Assignment: When you write out the records, keep every line exactly as it is.
====
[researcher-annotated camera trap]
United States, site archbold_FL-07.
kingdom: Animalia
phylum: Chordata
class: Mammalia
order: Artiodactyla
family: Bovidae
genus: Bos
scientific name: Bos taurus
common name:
====
Answer to this problem:
[researcher-annotated camera trap]
United States, site archbold_FL-07.
kingdom: Animalia
phylum: Chordata
class: Mammalia
order: Artiodactyla
family: Bovidae
genus: Bos
scientific name: Bos taurus
common name:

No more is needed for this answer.